A 32-year-old lady came to the psychiatry out-patient department with complaints of anxiety for the last 6 months. She felt extremely distressed and panicky in crowded places like railway station and market places to such an extent that she started avoiding going to these places. She also developed fear of heights and started avoiding going to high buildings and also a fear of empty rooms which led to significant distress in her social life. There were at least two incidents within a span of 1 month where the patient's experiences met the criteria of a panic attack. The patient also complained of low mood, loss of interest in her daily household works, reduced sleep and appetite, and fatigability for the last 6 months. Her clinical examinations including the general survey and systemic examinations were all found to be normal. The routine investigations including blood count, sugar, urea, creatinine, liver function test, and thyroid profile were within normal limits. A provisional diagnosis of panic disorder with agoraphobia (with co morbid depression) was made in accordance to criteria led down in the Diagnostic and Statistical Manual of Mental Disorders with text revision (DSM IV-TR). 
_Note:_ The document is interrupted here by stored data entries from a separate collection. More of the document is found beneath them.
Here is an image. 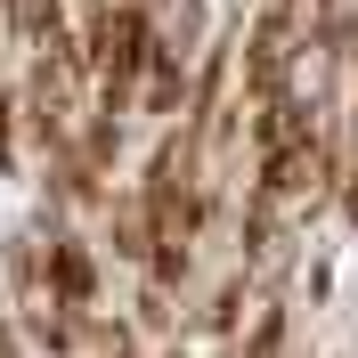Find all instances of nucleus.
<instances>
[{
    "label": "nucleus",
    "mask_w": 358,
    "mask_h": 358,
    "mask_svg": "<svg viewBox=\"0 0 358 358\" xmlns=\"http://www.w3.org/2000/svg\"><path fill=\"white\" fill-rule=\"evenodd\" d=\"M277 342H285V317L268 310L261 326H252V350H245V358H277Z\"/></svg>",
    "instance_id": "2"
},
{
    "label": "nucleus",
    "mask_w": 358,
    "mask_h": 358,
    "mask_svg": "<svg viewBox=\"0 0 358 358\" xmlns=\"http://www.w3.org/2000/svg\"><path fill=\"white\" fill-rule=\"evenodd\" d=\"M342 203H350V220H358V163H350V187H342Z\"/></svg>",
    "instance_id": "3"
},
{
    "label": "nucleus",
    "mask_w": 358,
    "mask_h": 358,
    "mask_svg": "<svg viewBox=\"0 0 358 358\" xmlns=\"http://www.w3.org/2000/svg\"><path fill=\"white\" fill-rule=\"evenodd\" d=\"M350 147H358V90H350Z\"/></svg>",
    "instance_id": "4"
},
{
    "label": "nucleus",
    "mask_w": 358,
    "mask_h": 358,
    "mask_svg": "<svg viewBox=\"0 0 358 358\" xmlns=\"http://www.w3.org/2000/svg\"><path fill=\"white\" fill-rule=\"evenodd\" d=\"M90 285H98V277H90V252L82 245H49V293L66 301V317L90 310Z\"/></svg>",
    "instance_id": "1"
}]
</instances>
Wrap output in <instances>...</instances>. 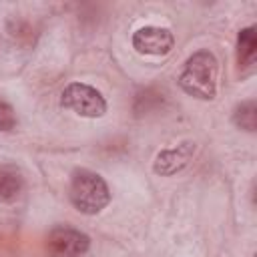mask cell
Here are the masks:
<instances>
[{
  "label": "cell",
  "mask_w": 257,
  "mask_h": 257,
  "mask_svg": "<svg viewBox=\"0 0 257 257\" xmlns=\"http://www.w3.org/2000/svg\"><path fill=\"white\" fill-rule=\"evenodd\" d=\"M217 72L219 64L213 52L197 50L191 54L179 74V86L201 100H211L217 94Z\"/></svg>",
  "instance_id": "obj_1"
},
{
  "label": "cell",
  "mask_w": 257,
  "mask_h": 257,
  "mask_svg": "<svg viewBox=\"0 0 257 257\" xmlns=\"http://www.w3.org/2000/svg\"><path fill=\"white\" fill-rule=\"evenodd\" d=\"M16 124V114H14V108L0 98V131H10L14 128Z\"/></svg>",
  "instance_id": "obj_10"
},
{
  "label": "cell",
  "mask_w": 257,
  "mask_h": 257,
  "mask_svg": "<svg viewBox=\"0 0 257 257\" xmlns=\"http://www.w3.org/2000/svg\"><path fill=\"white\" fill-rule=\"evenodd\" d=\"M68 195L76 211L84 215L100 213L110 201V191L104 179L98 173L88 171V169H76L72 173Z\"/></svg>",
  "instance_id": "obj_2"
},
{
  "label": "cell",
  "mask_w": 257,
  "mask_h": 257,
  "mask_svg": "<svg viewBox=\"0 0 257 257\" xmlns=\"http://www.w3.org/2000/svg\"><path fill=\"white\" fill-rule=\"evenodd\" d=\"M193 153H195V143L185 141V143H181V145H177L173 149L161 151L157 155V159H155L153 169H155L157 175H173V173L181 171L189 163Z\"/></svg>",
  "instance_id": "obj_6"
},
{
  "label": "cell",
  "mask_w": 257,
  "mask_h": 257,
  "mask_svg": "<svg viewBox=\"0 0 257 257\" xmlns=\"http://www.w3.org/2000/svg\"><path fill=\"white\" fill-rule=\"evenodd\" d=\"M233 122L239 128H245L249 133L255 131V124H257V104H255V100L241 102L233 112Z\"/></svg>",
  "instance_id": "obj_9"
},
{
  "label": "cell",
  "mask_w": 257,
  "mask_h": 257,
  "mask_svg": "<svg viewBox=\"0 0 257 257\" xmlns=\"http://www.w3.org/2000/svg\"><path fill=\"white\" fill-rule=\"evenodd\" d=\"M22 187H24L22 171L10 163L0 165V201L14 199L22 191Z\"/></svg>",
  "instance_id": "obj_7"
},
{
  "label": "cell",
  "mask_w": 257,
  "mask_h": 257,
  "mask_svg": "<svg viewBox=\"0 0 257 257\" xmlns=\"http://www.w3.org/2000/svg\"><path fill=\"white\" fill-rule=\"evenodd\" d=\"M255 52H257V38H255V28L253 26H247L239 32V38H237V58H239V64L247 66L253 62L255 58Z\"/></svg>",
  "instance_id": "obj_8"
},
{
  "label": "cell",
  "mask_w": 257,
  "mask_h": 257,
  "mask_svg": "<svg viewBox=\"0 0 257 257\" xmlns=\"http://www.w3.org/2000/svg\"><path fill=\"white\" fill-rule=\"evenodd\" d=\"M175 38L169 28L161 26H141L133 34V48L139 54H151V56H165L173 50Z\"/></svg>",
  "instance_id": "obj_5"
},
{
  "label": "cell",
  "mask_w": 257,
  "mask_h": 257,
  "mask_svg": "<svg viewBox=\"0 0 257 257\" xmlns=\"http://www.w3.org/2000/svg\"><path fill=\"white\" fill-rule=\"evenodd\" d=\"M62 108H68L84 118H98L106 112V100L104 96L84 82H70L60 96Z\"/></svg>",
  "instance_id": "obj_3"
},
{
  "label": "cell",
  "mask_w": 257,
  "mask_h": 257,
  "mask_svg": "<svg viewBox=\"0 0 257 257\" xmlns=\"http://www.w3.org/2000/svg\"><path fill=\"white\" fill-rule=\"evenodd\" d=\"M90 239L72 227H54L46 237L48 257H82L88 251Z\"/></svg>",
  "instance_id": "obj_4"
}]
</instances>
She was prescribed 12.5 mg/day of paroxetine for the first 10 days, and then the dose was increased to 25 mg per day. The patient showed significant improvement in all the spheres on the follow up visit after 3 weeks. Her anxiety to crowded places and different social gatherings had subsided significantly, her sleep disturbance alleviated, and she had regained her confidence in participating in different social activities.
After 6 weeks of continuing with the therapy, she complained of milk secretion from both her nipples, the volume being significant. Clinical examination revealed galactorrhoea (i.e. non puerperal discharge of milk containing fluid from the breast). She was investigated for the common causes of galactorrhoea. The pregnancy test was negative. The clinical examination was inconclusive. She did not complain of any disturbance of vision or headache. There were no signs of raised intracranial tension. She had no history of any local surgery or herpes zoster infection. The thyroid profile was checked and was found to be normal. The serum FSH and DHEAS levels were normal. The serum prolactin level was 14.01 ng/ml (normal levels being 2.8 to 29.2 ng/ml). The magnetic resonant multiplanar imaging of brain (T1,T2 weighted and FLAIR sequences) did not show any significant abnormality.
Considering the above reports, paroxetine was assumed to be responsible for the galactorrhoea and was stopped following which the galactorrhoea had subsided completely within 7 days. Her prolactin levels were again found to be normal when assessed 7 days after stoppage of galactorrhoea. Repeat thyroid level estimation after 4 weeks showed normal levels.
Though galactorrhoea caused by the use of paroxetine has been reported earlier, the commonly perceived cause is hyperprolactinemia.  Hyperprolactinemia can be caused by two distinct mechanisms namely-presynaptic inhibition of dopamine discharge by serotonergic receptors or the direct stimulation of hypothalamic post synaptic serotonergic receptors. , The peculiarity of the case lies in the fact that serum prolactin levels were not raised. Only a very few such cases have been reported in the literature. ,,, According to some researchers approximately 50% of the patients presenting with galactorrhoea may have normal serum prolactin levels.  The exact mechanism of galactorrhoea remains unknown in many cases. Hence more research is required to understand the true mechanism behind SSRI-induced galactorrhoea. Hence the clinicians should be aware that galactorrhoea can occur as a side effect of SSRI and may require stoppage of these otherwise necessary drugs in these patients.